Rotogravure rotaries are thus composed of two principal elements: the cylinder bearing the printing form and the impression cylinder; the paper moves between these two cylinders either in sheets or from a roll.
The nature of the ink used in rotogravure and the operation of the wiping mechanism make the use of plates technically more delicate because of the indentation that would be necessary in the places where they were affixed to the cylinder. Plates are used only on certain sheet-fed machines, because they are easier to prepare and stock. Generally speaking, the image is etched directly onto the printing cylinder, which must therefore be easily handled.
Ink of sufficient fluidity is used to allow direct inking of the engraved cylinder without the use of a roller to spread and distribute it. While the paper tangential to its upper surface is being printed, the lower part of the cylinder is bathing in the pool of ink. In fast-working machines the ink can be poured on through a spout or sprayed onto the surface of the cylinder, to avoid flying ink. On the plate machines, inking must be done by roller to avoid filling the hollows of the clamping system with ink.
Between inking and printing, the wiping mechanism comes into action. It consists of a thin blade of soft steel, the scraper, or doctor blade, which moves slowly to and fro lengthwise. By rubbing against the cylinder with a precisely regulated degree of pressure, it causes the excess ink to drop off before the cylinder moves over the paper.
In sheet-fed machines the impression cylinder is like that of a letterpress press, with a diameter large enough to carry the sheet wrapped around its surface, gripped and released by a system of articulated clamps. Production speed can attain 6,000 sheets per hour.
Roll-fed rotaries generally consist of several printing units in line (up to as many as 18), each composed of a printing cylinder, an inking system, and a hard-rubber impression cylinder of small diameter. Each unit can turn in either direction to allow the paper to move through in any combination.
When printing both sides, the same roll of paper must pass through two successive printing units. In color printing the same roll must move through as many printing units as there are colors used on each side of the paper. Several rolls coming from different printing units can be added together by accumulation.

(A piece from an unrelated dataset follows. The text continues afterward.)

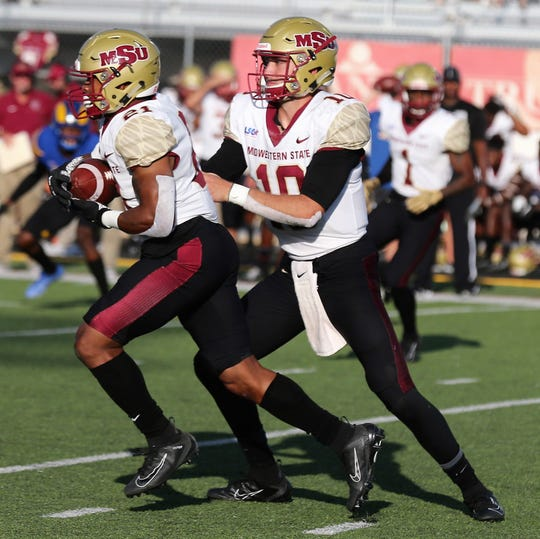 Midwestern State University quarterback Zach Purcell hands the ball off to running back Quinton Childs during a Lone Star Conference game against Angelo State at LeGrand Stadium at 1st Community Credit Union Field Saturday, Sept. 28, 2019. ASU won 28-6.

Rotogravure rotaries normally include the same folding and cutting systems as letterpress rotaries, along with the electronic devices necessary for controlling the operation. Because of the fluidity of the ink, all rotogravure machines, whether sheet-fed or roll-fed, require a drying process. The paper passes over a heated drum or over sources of infrared rays or through a compartment ventilated with hot or cold air.

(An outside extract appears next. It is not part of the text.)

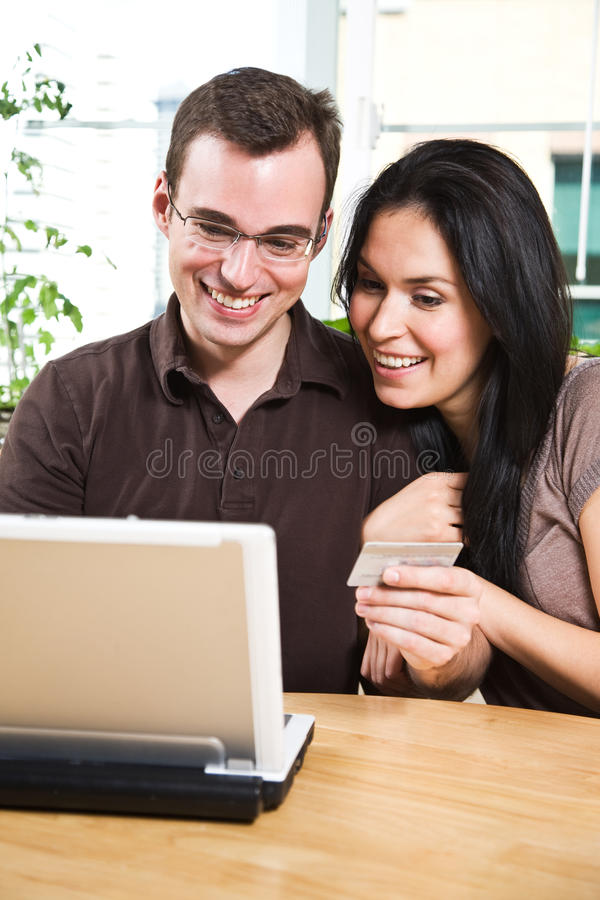 Happy couple shopping online. A happy couple holding a credit card shopping online royalty free stock images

Preparing rotogravure cylinders
The printing cylinders or plates are prepared from positives of pages on which neither text nor illustrations are screened. The photosensitive substance necessary for carrying out the photoengraving operation, carbon tissue, is separately packaged to permit it to be treated before being affixed to the metal. Carbon tissue is paper, in sheets or on rolls, coated with a layer of gelatin. This layer is sensitized before use by being plunged into a solution of potassium bichromate. The carbon tissue is first exposed to intense light through a glass plate bearing a transparent screen on an opaque background and then exposed a second time through a positive of the pages. During these two exposures the gelatin is hardened by the light, completely in the white and screened areas, more or less deeply in the halftones of the photographic illustrations, and not at all in the areas covered by text and lines.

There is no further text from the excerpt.